DOCUMENT EXTRACT ▸
== Segment start ==
Association of polypharmacy with incidence of CKD: a retrospective cohort study: a letter to the Editor

Abstract

Kimura et al.’s recently published report on a retrospective examination of the Fukushima chronic kidney disease (CKD) patient cohort provides an interesting perspective on this rising therapeutic morbidity [1]. The study investigated the association between polypharmacy and the incidence of CKD in n = 1221 patients with a mean age of 62 years who were followed up for an average of 4.5 years. Compared to the non-polypharmacy phenogroups, patients with hyper-polypharmacy had higher overall risks of incident CKD and associated adverse cardiovascular outcomes [1]. The adjusted hazard ratios for these outcomes were 1.41 (95% confidence interval [CI] 1.01–1.99) and 2.24 (95% CI1.05–4.78) for the incidence of CKD and cardiovascular events, respectively. The stability of the point estimates of these associations reported by Kimura et al. even after adjusting for the “usual” commonly reported confounding variables of polypharmacy (such as gender, age, and multimorbidity) suggests that these associations are indeed organic and less likely to be “statistical noise.” Despite its rapidly rising profile as a therapeutic morbidity in the general population, polypharmacy and its phenotypic themes (such as its prevalence, definitional thresholds, as well as other determinants of adverse outcomes) continue to remain subjects of unresolved ongoing debate [2,3,4]. The very often cited downstream consequences of polypharmacy and its other numerical variants include bidirectional interactions (drug-drug, drug-food, etc.) and adverse drug reactions amongst others.
== Segment end ==
Saved entries:
== Segment start ==
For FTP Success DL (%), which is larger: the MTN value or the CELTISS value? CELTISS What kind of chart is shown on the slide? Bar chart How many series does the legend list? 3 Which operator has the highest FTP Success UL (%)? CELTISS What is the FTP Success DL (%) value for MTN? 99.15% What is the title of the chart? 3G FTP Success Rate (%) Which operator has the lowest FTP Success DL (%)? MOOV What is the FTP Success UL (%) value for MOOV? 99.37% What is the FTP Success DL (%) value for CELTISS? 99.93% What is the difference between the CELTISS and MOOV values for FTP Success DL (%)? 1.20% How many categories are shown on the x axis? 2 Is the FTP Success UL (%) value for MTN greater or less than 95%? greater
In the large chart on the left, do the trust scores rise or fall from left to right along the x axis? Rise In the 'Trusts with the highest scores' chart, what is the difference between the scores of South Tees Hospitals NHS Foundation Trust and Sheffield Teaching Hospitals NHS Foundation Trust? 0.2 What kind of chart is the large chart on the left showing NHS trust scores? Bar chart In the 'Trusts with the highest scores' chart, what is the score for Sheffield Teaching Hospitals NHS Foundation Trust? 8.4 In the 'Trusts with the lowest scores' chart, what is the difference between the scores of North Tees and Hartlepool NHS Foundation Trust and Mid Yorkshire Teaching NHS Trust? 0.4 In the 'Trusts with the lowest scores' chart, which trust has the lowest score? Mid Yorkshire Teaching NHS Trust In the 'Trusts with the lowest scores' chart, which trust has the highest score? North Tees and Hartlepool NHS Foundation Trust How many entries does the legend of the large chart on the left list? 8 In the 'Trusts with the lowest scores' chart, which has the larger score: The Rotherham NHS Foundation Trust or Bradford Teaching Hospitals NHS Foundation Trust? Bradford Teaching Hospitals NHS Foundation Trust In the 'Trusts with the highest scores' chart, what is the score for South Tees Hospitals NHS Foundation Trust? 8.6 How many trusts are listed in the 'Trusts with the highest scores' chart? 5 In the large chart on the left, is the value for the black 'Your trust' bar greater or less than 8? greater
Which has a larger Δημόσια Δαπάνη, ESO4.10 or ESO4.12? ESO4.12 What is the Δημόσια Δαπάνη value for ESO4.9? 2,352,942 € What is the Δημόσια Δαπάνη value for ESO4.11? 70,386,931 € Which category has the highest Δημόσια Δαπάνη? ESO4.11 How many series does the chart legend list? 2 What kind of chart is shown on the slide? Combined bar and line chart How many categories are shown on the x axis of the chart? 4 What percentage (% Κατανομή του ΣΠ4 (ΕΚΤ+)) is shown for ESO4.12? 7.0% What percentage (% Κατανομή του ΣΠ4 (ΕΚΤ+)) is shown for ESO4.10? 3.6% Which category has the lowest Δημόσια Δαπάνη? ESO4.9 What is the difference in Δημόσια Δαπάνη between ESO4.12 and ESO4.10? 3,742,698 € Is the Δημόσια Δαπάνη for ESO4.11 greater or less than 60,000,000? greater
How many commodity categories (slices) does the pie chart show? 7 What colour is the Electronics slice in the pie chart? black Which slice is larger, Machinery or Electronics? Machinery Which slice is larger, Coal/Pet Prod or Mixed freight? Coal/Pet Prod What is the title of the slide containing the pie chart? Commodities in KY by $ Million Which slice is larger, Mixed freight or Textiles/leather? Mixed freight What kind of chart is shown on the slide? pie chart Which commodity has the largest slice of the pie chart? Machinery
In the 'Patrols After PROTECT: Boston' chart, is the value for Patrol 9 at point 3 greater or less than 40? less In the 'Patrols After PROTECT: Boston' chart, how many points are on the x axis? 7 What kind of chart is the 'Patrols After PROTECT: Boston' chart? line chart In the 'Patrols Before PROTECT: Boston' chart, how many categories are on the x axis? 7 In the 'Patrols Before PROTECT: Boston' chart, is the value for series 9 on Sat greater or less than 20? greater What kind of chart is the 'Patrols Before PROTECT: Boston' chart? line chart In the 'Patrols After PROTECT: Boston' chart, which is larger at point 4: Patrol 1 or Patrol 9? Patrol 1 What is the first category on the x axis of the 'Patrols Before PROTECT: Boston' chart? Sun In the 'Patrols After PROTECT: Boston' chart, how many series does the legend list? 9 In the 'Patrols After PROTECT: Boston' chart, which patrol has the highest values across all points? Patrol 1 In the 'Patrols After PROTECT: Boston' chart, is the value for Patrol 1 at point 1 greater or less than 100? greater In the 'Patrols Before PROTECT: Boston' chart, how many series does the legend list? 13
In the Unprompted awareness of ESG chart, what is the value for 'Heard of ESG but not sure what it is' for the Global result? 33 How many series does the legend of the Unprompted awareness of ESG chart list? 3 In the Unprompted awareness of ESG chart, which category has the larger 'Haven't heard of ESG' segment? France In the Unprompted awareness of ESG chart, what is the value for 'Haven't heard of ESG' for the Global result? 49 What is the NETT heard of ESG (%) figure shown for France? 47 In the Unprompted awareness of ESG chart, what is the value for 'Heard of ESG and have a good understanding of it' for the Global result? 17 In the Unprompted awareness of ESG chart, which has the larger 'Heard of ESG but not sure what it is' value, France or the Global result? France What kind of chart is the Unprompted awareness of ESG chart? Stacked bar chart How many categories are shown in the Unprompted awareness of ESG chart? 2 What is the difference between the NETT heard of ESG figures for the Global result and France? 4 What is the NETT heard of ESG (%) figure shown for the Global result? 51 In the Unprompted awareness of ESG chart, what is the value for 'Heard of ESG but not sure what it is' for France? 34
== Segment end ==
TASK BRIEF ▸
According to the letter about polypharmacy and CKD, how long on average were the patients followed up?

RESPONSE FOR THIS EXERCISE ▸
An average of 4.5 years.